Quando o indígena Francisco Apurinã, de 40 anos, filho de um cacique da terra indígena Kamicuã, no município de Boca do Acre (AM), saiu da aldeia ainda criança, ele conta que não imaginava como seria sua vida. Segundo ele, após enfrentar o preconceito dos colegas de aulas, que diminuíam seu povo e o chamavam de 'preguiçoso' por causa de suas origens, ele orgulha-se de lançar em 2015 o livro "Nos Caminhos da BR-364: Povo Huni Kui e a Terra Indígena Colônia 27", baseado em sua pesquisa de mestrado na Universidade de Brasília (UnB).

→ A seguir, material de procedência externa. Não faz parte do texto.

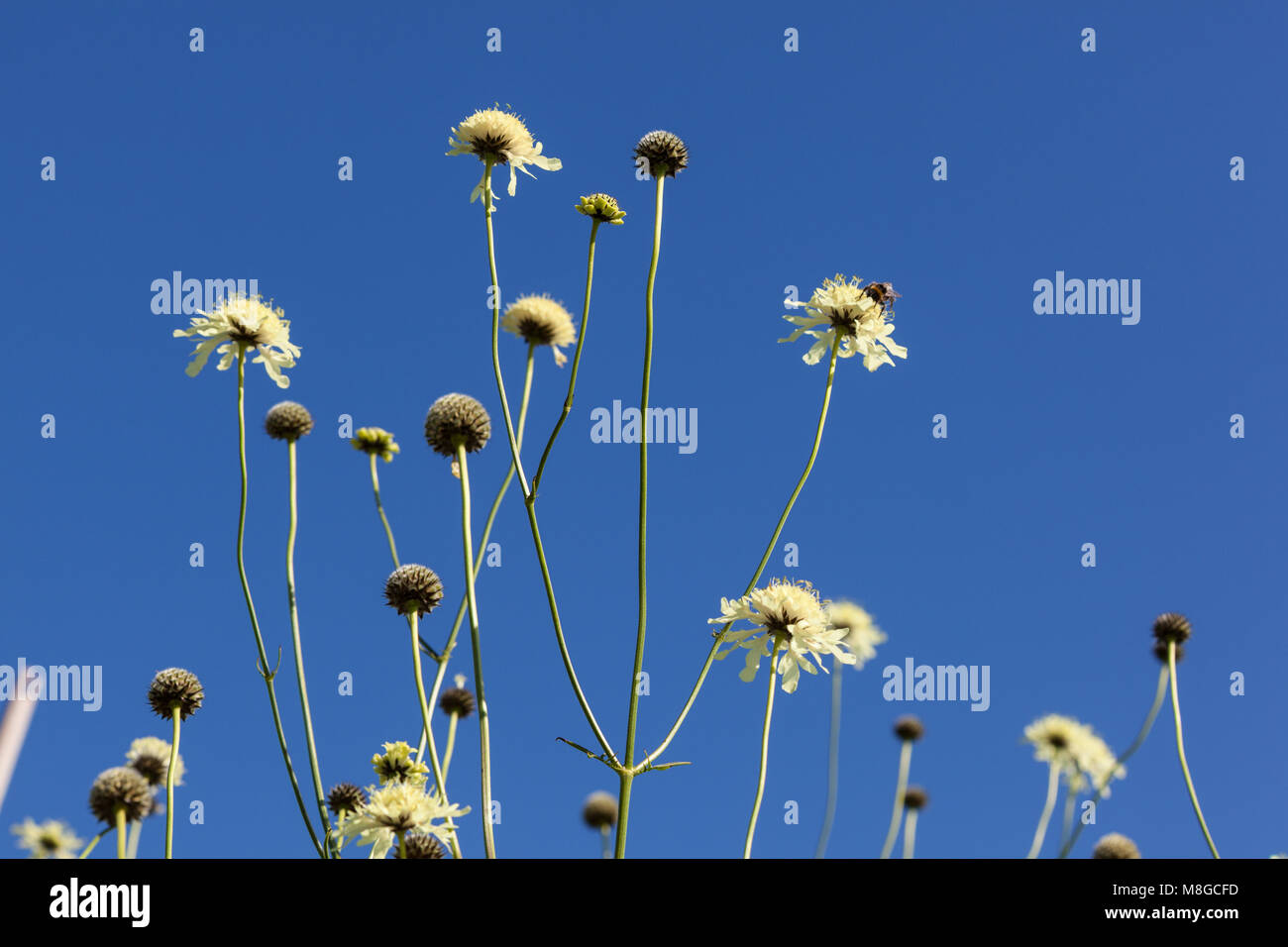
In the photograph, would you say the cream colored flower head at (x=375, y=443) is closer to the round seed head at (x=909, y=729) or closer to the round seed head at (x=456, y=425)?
the round seed head at (x=456, y=425)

Apurinã explica que a terra indígena estudada, localizada a 8 km da cidade de Tarauacá (AC), é a menor do Acre, com apenas 305 hectares. Na época da pesquisa, em 2012, existia no local uma única aldeia com 33 famílias, contabilizando 146 pessoas.
"Quando foi criada, 80% da área era composta por pasto para a criação de gado. Não existe rio que passa dentro da terra, não tinha igarapé, recursos naturais. Então o governo fez um investimento de açude, criação de galinha e sistemas agroflorestais. Essas foram algumas medidas de mitigação e o livro faz uma análise desse diálogo com o governo, principalmente como os povos indígenas avaliam a atuação do governo", afirma.

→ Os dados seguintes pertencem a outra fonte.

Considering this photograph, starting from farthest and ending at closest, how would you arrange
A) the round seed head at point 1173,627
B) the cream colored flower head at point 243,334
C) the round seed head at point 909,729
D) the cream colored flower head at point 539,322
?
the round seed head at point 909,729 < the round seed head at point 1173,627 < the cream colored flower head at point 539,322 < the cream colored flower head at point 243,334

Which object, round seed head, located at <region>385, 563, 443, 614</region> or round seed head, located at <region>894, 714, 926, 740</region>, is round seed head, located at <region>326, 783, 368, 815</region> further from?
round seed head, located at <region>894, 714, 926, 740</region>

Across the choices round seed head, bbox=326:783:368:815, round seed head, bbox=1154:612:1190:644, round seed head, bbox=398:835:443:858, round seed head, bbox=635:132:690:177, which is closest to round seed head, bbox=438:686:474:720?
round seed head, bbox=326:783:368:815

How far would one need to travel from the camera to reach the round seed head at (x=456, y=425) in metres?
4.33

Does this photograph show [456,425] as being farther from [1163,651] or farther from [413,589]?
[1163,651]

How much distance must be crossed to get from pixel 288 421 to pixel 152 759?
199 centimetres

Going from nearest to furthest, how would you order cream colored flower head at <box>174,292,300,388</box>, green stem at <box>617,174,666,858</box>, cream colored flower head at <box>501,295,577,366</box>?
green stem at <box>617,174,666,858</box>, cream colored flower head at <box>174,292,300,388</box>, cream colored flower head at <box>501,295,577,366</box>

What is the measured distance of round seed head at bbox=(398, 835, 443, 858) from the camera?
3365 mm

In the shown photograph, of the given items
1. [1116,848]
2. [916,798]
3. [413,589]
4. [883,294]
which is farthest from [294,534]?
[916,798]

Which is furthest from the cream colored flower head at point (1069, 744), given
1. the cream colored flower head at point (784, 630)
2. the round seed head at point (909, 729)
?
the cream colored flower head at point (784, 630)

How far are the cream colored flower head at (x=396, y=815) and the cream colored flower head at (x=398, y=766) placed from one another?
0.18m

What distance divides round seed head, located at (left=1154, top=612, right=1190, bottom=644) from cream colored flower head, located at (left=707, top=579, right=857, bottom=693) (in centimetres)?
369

Para o pesquisador, ainda é preciso que os técnicos do governo entendam que o conhecimento tradicional não deve ser menosprezado. "É melhor somar os dois tipos de conhecimento, do que desconsiderar toda uma base existencial que é imemorial, para aplicar apenas o conhecimento científico. Esse foi um dos grandes erros dos técnicos que atuaram no governo, porque eles não são capacitados corretamente para isso", acredita.
O livro analisa o diálogo entre indígenas e governo estadual, assim como as políticas de mitigação e compensação nas terras indígenas, tendo como estudo de caso a Terra Indígena da Colônia 27, que fica localizada próxima a BR-364 e sofreu grande impacto ambiental e cultural com a construção da estrada. "Todo empreendimento causa um grande impacto no meio ambiente, então é preciso fazer uma análise dos impactos ambientais. A partir desse relatório, cria-se medidas de compensar os impactos do empreendimento aquelas populações que ficam às margens da BR", explica o pesquisador.
Da aldeia para a academia
Francisco Apurinã trabalhou intimamente com as políticas indígenas no estado do Acre. Em 2012, ele fez parte da primeira equipe da Assessoria Especial de Assuntos Indígenas do Acre. Foi nesta época que ele começou a trabalhar no governo, antes, era vendedor em Rio Branco.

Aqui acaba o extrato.